George Katona est né en 1901 à Budapest. Il fait ses études en Allemagne, où il obtient un doctorat en psychologie. Il émigre aux Etats-Unis en 1933. En 1946, il crée, avec d’anciens collaborateurs du bureau des enquêtes statistiques du ministère de l’agriculture, le Survey Research Center. Là, à l’Université du Michigan, Katona poursuit sa carrière jusqu’à son départ en retraite, en 1972. En plus de ses responsabilités en tant que directeur du SRC, Katona a enseigné, ces années durant, la psychologie et l’économie. George Katona est décédé en 1981. (Pour des commentaires bio/bibliographiques détaillés, concernant l’auteur, on consultera avec intérêt l’hommage rendu par Warnëryd [1982], ainsi que le document auto-biographique que l’on trouvera in Katona [1975]).

14.

Né en 1922 à Yanishpol (Ukraine), sa famille ayant émigré au Canada, Leibenstein achève ses études supérieures aux Etats-Unis. Titulaire d’un doctorat d’économie, obtenu en 1951 à l’Université de Princeton, il est Professeur assistant (1951-60), puis Professeur (1960-67) à l’Université de Berkeley. Parti pour Harvard en 1967, sa carrière connaît un coup d’arrêt sévère en 1987, suite à un grave accident de voiture. Professeur émérite depuis 1989, Harvey Leibenstein est décédé en 1994.

15.

Né en 1934 à Tel Aviv, Daniel Kahneman obtient un doctorat en psychologie, décerné par l’Université de Californie, au cours de l’année 1961. Après avoir longtemps enseigné en Israel, il est Professeur de psychologie à l’Université de la Colombie Britannique (1978-1986), puis à Berkeley (1986-1994) ; il rejoint enfin Princeton en 1993 où il enseigne également les ’public affairs’, à la Woodrow Wilson School.

16.

Né en 1937 à Haifa, Amos Tversky a obtenu un doctorat en psychologie à l’Université du Michigan (1965), où il rencontre Paul Slovic qui, comme lui, prépare sa thèse sous la direction de Ward Edwards.
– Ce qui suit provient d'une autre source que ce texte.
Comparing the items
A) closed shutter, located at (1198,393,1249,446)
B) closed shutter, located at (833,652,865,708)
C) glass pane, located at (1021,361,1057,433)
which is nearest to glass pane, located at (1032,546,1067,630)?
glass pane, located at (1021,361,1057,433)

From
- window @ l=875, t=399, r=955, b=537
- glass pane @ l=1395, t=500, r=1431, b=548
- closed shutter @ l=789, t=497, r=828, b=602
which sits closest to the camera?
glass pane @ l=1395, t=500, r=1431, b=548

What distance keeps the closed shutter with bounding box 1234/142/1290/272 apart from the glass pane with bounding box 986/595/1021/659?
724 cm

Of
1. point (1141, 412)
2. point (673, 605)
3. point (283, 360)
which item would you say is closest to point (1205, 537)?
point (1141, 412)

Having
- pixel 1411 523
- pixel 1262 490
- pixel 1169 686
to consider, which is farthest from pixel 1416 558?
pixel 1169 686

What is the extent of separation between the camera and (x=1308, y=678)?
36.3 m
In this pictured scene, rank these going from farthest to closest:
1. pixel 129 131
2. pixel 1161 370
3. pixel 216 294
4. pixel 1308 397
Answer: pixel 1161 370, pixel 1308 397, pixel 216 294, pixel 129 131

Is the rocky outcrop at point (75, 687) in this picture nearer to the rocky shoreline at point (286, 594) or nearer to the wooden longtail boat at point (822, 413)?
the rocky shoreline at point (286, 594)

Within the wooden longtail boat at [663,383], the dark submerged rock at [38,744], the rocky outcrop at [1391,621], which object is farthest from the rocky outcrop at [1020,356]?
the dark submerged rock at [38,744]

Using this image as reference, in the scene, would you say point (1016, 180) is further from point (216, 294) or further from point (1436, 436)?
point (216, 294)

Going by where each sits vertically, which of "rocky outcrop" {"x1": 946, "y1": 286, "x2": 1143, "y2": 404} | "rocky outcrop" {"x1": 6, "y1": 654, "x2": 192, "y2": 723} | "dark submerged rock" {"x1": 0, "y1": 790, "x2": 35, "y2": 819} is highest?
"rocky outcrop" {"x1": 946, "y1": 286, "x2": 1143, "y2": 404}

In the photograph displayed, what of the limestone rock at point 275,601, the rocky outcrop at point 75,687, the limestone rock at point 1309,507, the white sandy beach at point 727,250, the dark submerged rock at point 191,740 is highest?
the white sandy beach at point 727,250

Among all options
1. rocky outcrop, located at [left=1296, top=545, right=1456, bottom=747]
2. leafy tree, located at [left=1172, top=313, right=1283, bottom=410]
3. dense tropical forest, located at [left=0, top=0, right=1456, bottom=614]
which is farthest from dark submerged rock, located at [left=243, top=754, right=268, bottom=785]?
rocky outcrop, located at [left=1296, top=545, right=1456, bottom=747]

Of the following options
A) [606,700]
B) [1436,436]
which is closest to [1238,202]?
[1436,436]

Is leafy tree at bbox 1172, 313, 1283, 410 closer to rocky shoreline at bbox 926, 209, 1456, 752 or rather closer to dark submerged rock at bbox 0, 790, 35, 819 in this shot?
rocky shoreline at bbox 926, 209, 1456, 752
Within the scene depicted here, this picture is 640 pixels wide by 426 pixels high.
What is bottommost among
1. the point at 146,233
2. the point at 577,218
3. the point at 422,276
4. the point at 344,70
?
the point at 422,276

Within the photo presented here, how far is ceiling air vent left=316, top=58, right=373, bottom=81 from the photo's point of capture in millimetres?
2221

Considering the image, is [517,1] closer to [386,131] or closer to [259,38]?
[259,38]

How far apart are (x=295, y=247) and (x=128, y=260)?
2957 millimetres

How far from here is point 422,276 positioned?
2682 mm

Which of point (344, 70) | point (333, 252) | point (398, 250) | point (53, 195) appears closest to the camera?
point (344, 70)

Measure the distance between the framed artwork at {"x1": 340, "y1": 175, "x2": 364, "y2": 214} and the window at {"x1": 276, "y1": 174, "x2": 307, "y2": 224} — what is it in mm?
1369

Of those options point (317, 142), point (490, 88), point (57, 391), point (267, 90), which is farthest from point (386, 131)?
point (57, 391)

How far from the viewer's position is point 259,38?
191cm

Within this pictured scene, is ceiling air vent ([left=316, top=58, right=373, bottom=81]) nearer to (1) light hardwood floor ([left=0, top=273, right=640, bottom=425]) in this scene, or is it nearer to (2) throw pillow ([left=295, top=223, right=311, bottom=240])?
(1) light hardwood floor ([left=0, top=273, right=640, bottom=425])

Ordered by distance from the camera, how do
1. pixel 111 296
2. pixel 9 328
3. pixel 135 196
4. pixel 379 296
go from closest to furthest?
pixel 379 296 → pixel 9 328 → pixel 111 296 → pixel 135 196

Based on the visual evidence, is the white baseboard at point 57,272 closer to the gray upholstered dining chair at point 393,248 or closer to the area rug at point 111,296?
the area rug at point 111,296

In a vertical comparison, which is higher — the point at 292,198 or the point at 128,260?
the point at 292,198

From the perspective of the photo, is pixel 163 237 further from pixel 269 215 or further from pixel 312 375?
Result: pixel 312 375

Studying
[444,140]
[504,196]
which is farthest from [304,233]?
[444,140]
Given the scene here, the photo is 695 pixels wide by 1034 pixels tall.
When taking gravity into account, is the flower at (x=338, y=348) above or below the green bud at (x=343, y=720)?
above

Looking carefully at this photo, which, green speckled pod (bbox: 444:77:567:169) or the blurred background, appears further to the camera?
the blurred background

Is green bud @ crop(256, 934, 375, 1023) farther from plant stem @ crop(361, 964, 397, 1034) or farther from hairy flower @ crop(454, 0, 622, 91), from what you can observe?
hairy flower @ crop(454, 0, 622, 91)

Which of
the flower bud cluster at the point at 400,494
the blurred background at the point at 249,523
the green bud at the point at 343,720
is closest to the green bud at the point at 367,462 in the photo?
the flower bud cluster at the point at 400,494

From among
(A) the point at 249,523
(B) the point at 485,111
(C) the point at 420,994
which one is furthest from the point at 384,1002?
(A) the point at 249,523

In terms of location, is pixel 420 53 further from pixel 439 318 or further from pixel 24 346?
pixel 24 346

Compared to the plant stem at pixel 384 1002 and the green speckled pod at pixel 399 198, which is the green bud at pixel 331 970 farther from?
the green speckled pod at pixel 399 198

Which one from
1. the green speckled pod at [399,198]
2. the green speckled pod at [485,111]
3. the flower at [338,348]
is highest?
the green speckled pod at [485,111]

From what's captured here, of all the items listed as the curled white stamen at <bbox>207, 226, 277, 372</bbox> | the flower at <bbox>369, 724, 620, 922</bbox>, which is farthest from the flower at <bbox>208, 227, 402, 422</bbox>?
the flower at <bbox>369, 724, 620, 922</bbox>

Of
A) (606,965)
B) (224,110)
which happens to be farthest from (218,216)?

Après avoir enseigné une année durant à Harvard, Tversky rejoint l’Université Hébraïque de Jérusalem. Là débute sa longue collaboration, et amitié, avec Daniel Kahneman (ensemble, ils ont reçu, au titre du millésime 1982, le prix de l’American Psychological association, pour leurs ’contributions scientifiques distinguées’). De retour aux Etats-Unis, Tversky enseigne à Stanford, à compter de 1978, ’les sciences du comportement’. Amos Tversky est emporté prématurément par un cancer en 1996.

17.

Né en 1945, Richard Thaler est titulaire d’un doctorat en économie, obtenu à l’Université de Rochester durant l’année 1974. Depuis 1995, il est Professeur de ’science du comportement et d’économie’ à l’Université de Chicago, où il dirige également le prestigieux Center for Decision Research. Thaler supervise le programme ’behavioral economics’ financé par la Russel Sage Foundation.